= Beginning of Section =

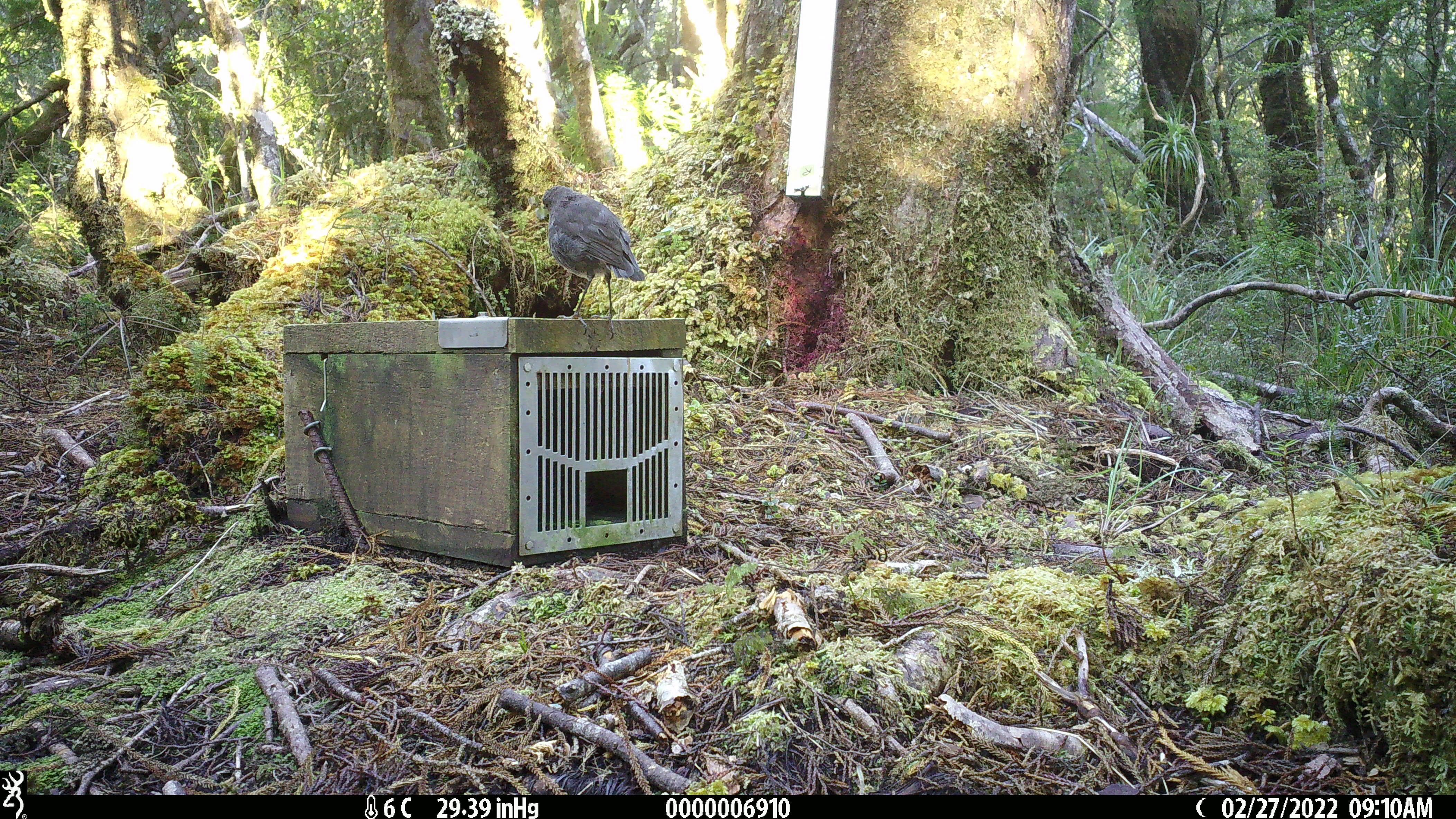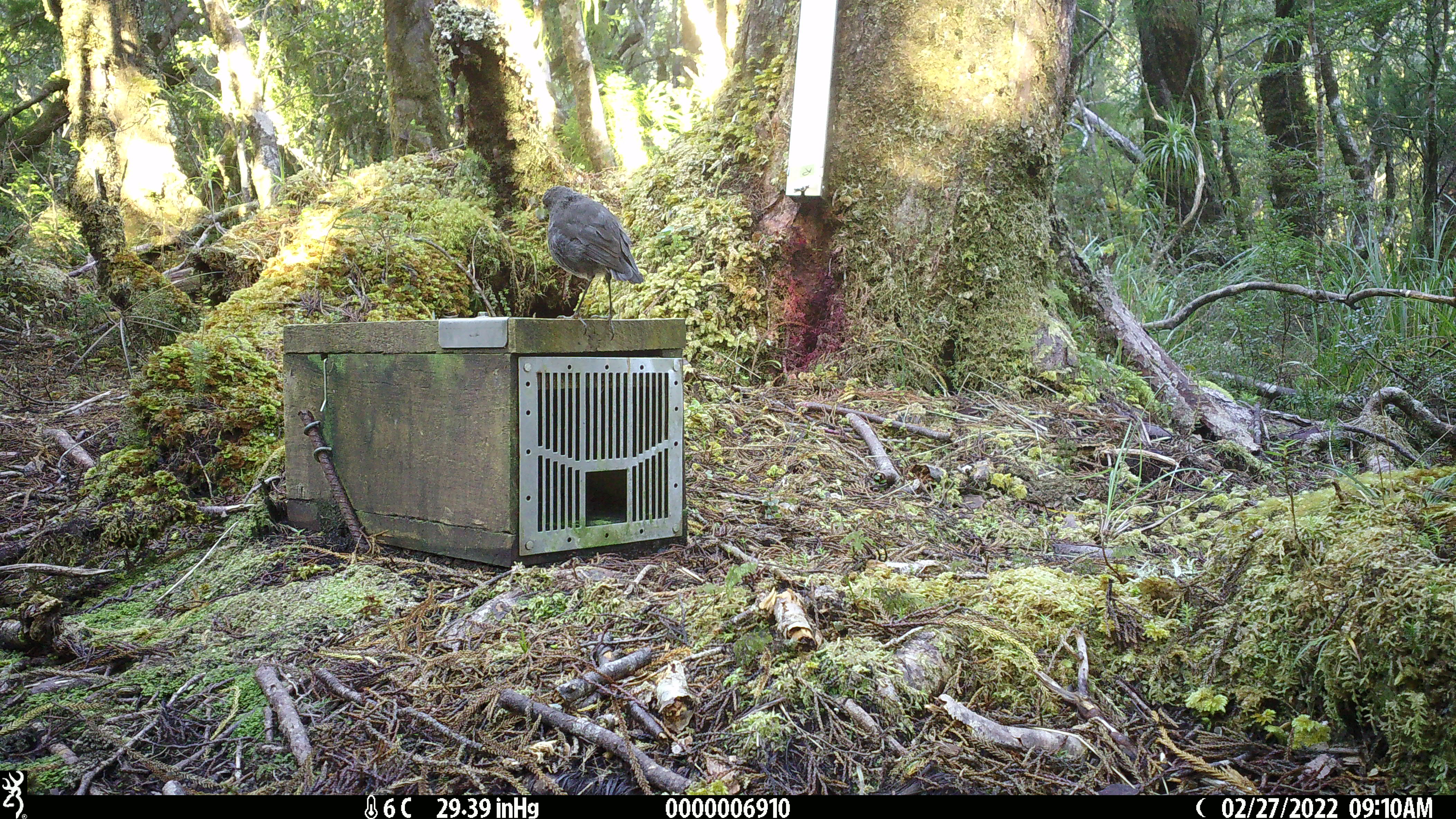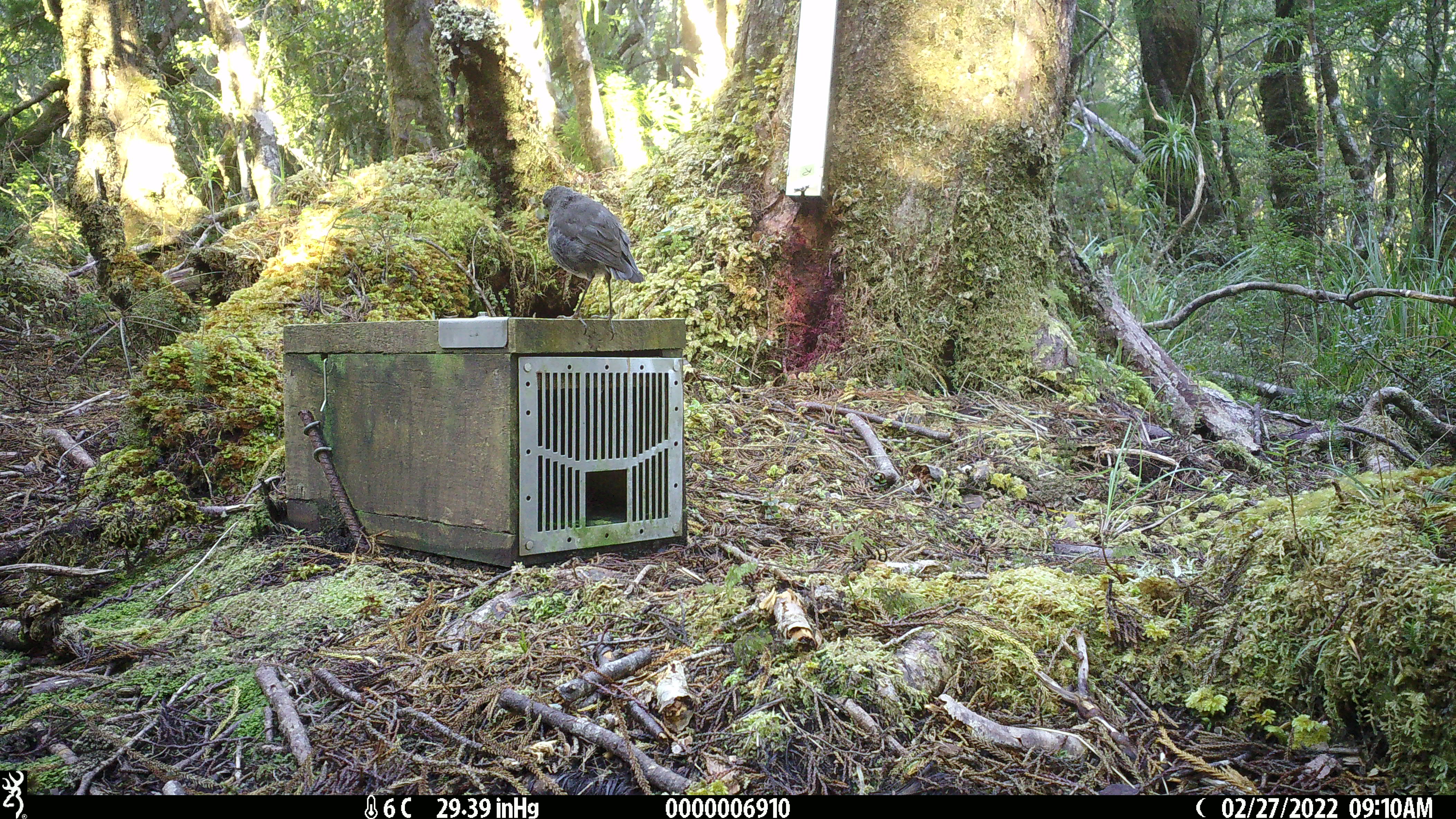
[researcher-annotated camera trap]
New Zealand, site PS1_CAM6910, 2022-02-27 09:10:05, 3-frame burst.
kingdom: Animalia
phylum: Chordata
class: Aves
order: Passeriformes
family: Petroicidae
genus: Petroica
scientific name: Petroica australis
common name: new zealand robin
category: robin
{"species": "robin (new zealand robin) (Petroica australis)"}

= End of Section =
= Beginning of Section =

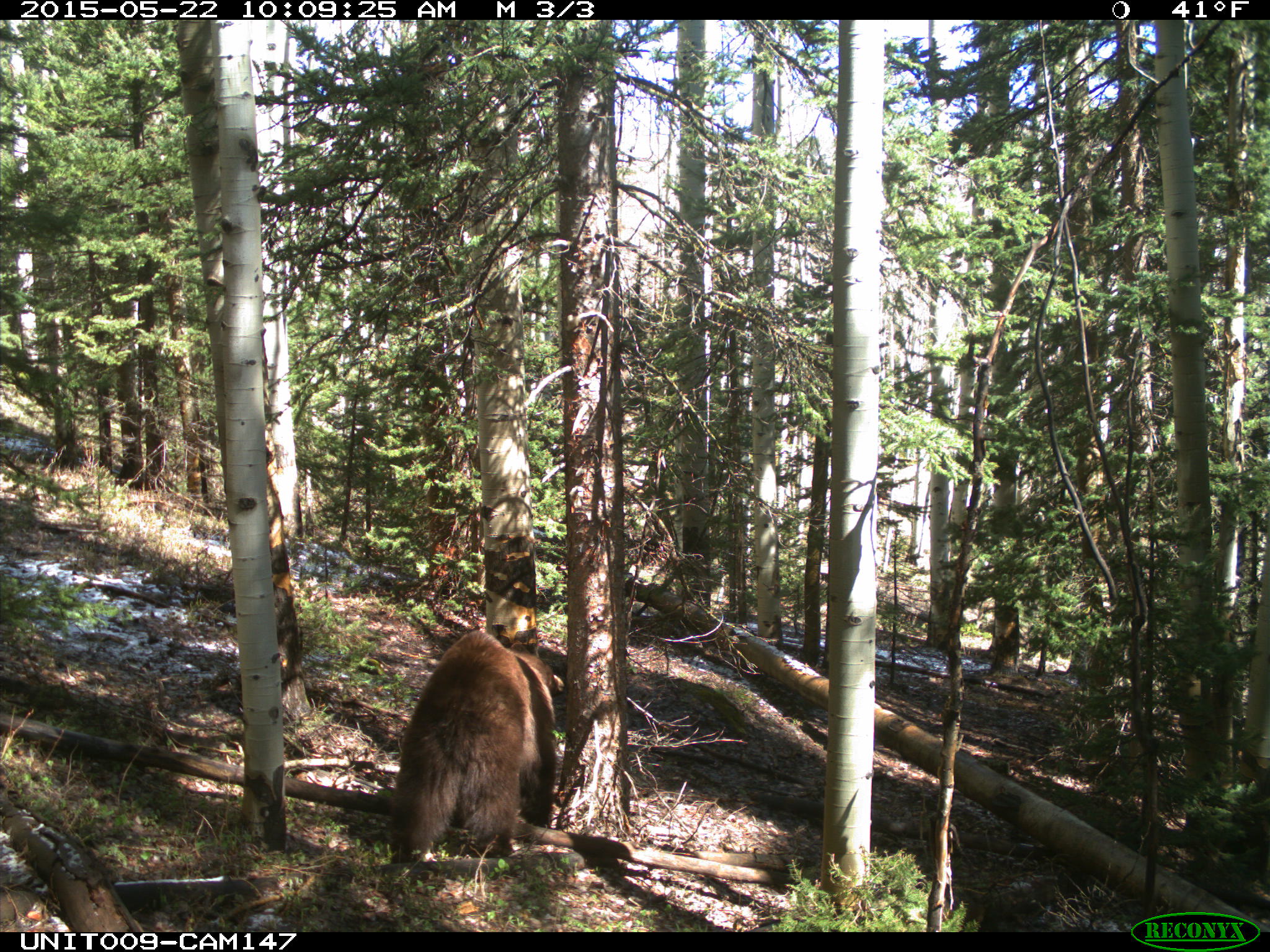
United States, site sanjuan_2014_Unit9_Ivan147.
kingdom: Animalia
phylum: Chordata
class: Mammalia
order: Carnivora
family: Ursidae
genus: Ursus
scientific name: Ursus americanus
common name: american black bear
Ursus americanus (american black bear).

= End of Section =
= Beginning of Section =

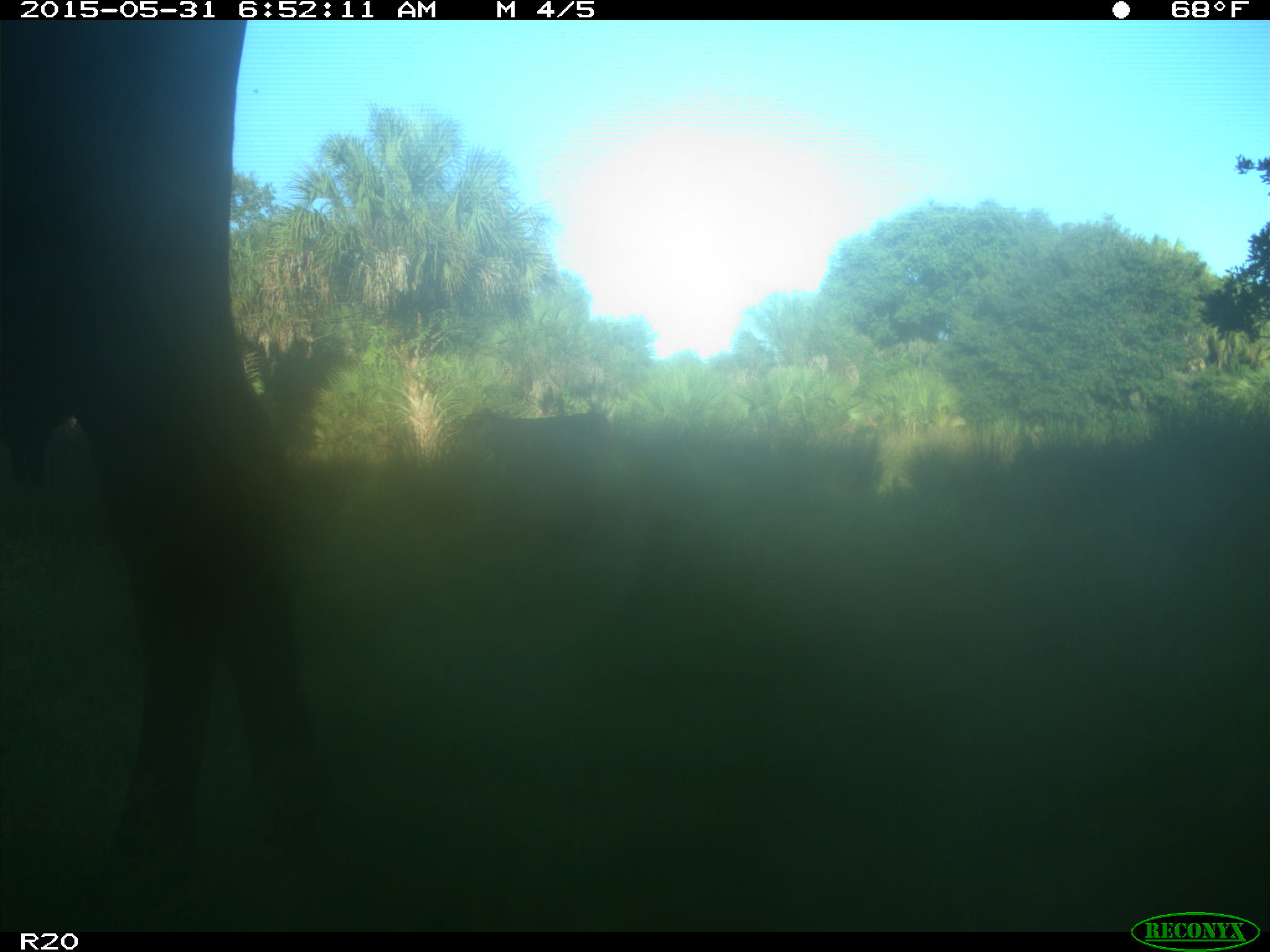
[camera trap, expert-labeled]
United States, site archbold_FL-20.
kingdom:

= End of Section =

> [Activity]
Only lines with the word "trap" go in the answer. Take them all from the entries above.

> [Task result]
[researcher-annotated camera trap]
[camera trap, expert-labeled]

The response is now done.